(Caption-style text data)
##############################
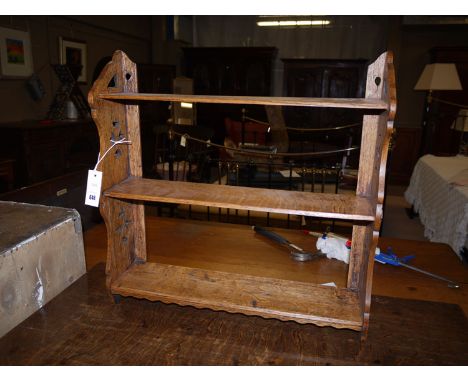 A 19th Century oak three-tier wall hanging shelf unit with pierced decoration on the shaped sides.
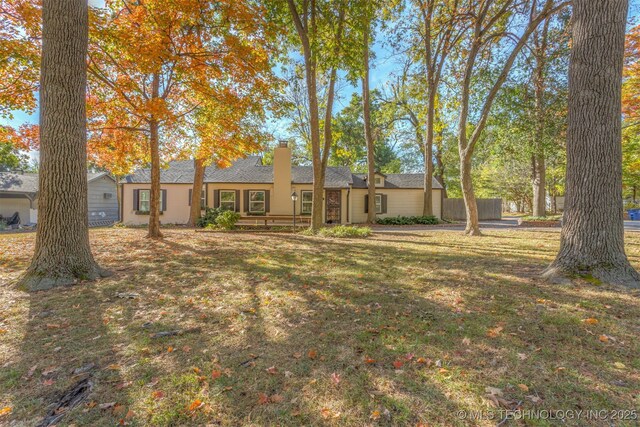 3004 E 49th St, Tulsa, OK 74105 - view of front of home featuring a chimney and a front lawn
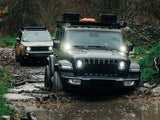 Two off-road vehicles navigating a muddy trail in a forested area with a Front Runner Jeep Wrangler JL 4 Door (2018-Current) Slimline II 1/2 Roof Rack Kit  on 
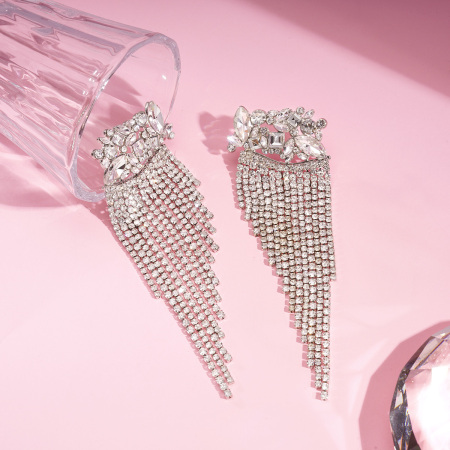 1 paire de boucles d'oreilles festives à pompons en cuivre 2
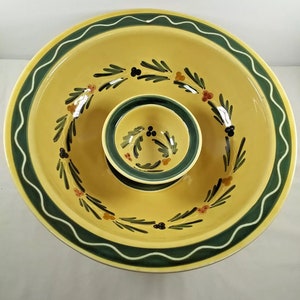 Op de afbeelding: Een gele keramische serveerschaal met een kleinere schaal in het midden. De schalen hebben een groene en witte rand en zijn versierd met een bloemenpatroon.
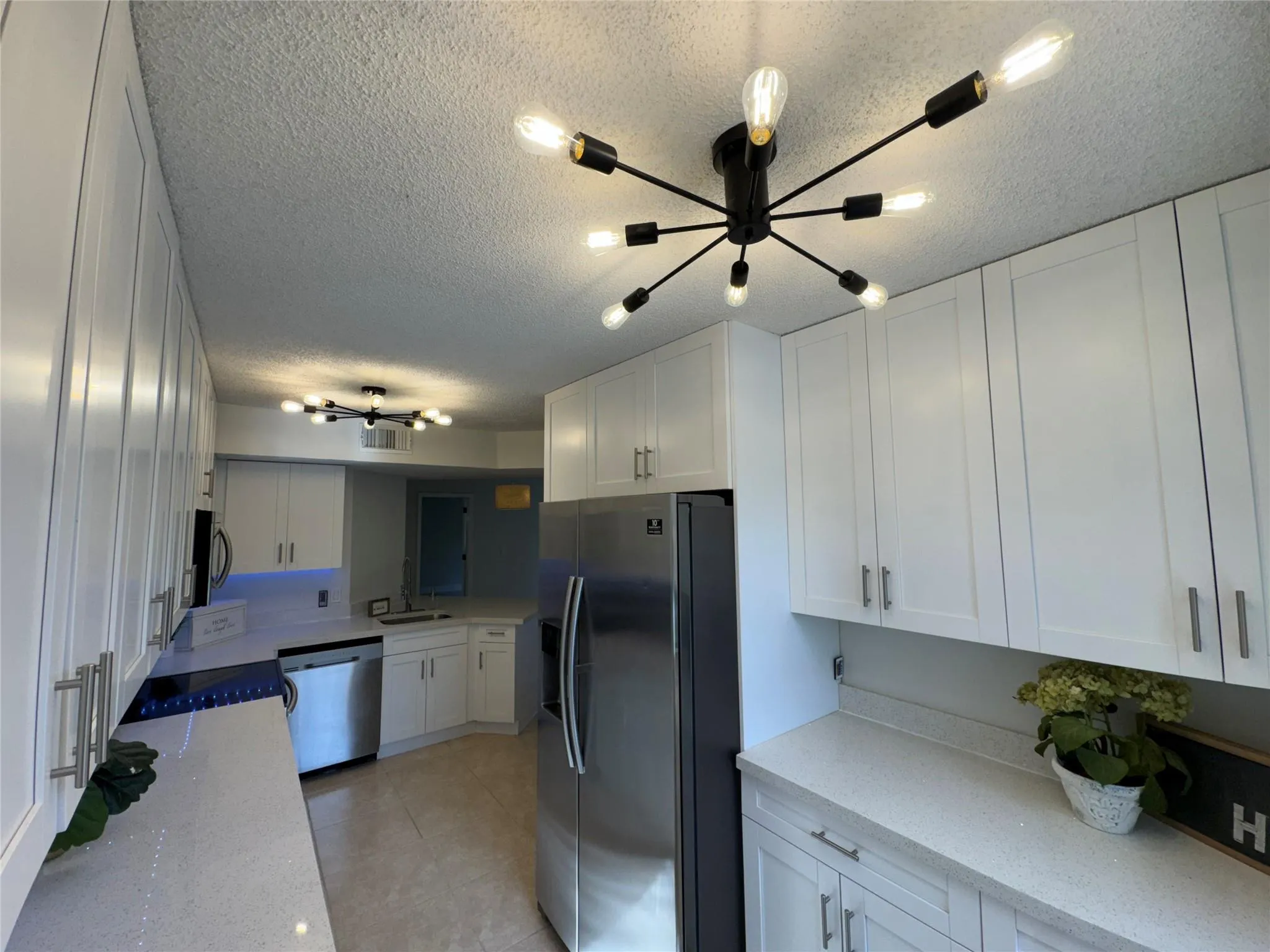9033 Wiles Rd, #208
##############################
> _What is needed_: Omit the pictures, then extract verbatim only those lines that fall between the line containing "Op de afbeelding: Een" and the final line of the records above, both included.

> _Exercise result_:
 Op de afbeelding: Een gele keramische serveerschaal met een kleinere schaal in het midden. De schalen hebben een groene en witte rand en zijn versierd met een bloemenpatroon.
9033 Wiles Rd, #208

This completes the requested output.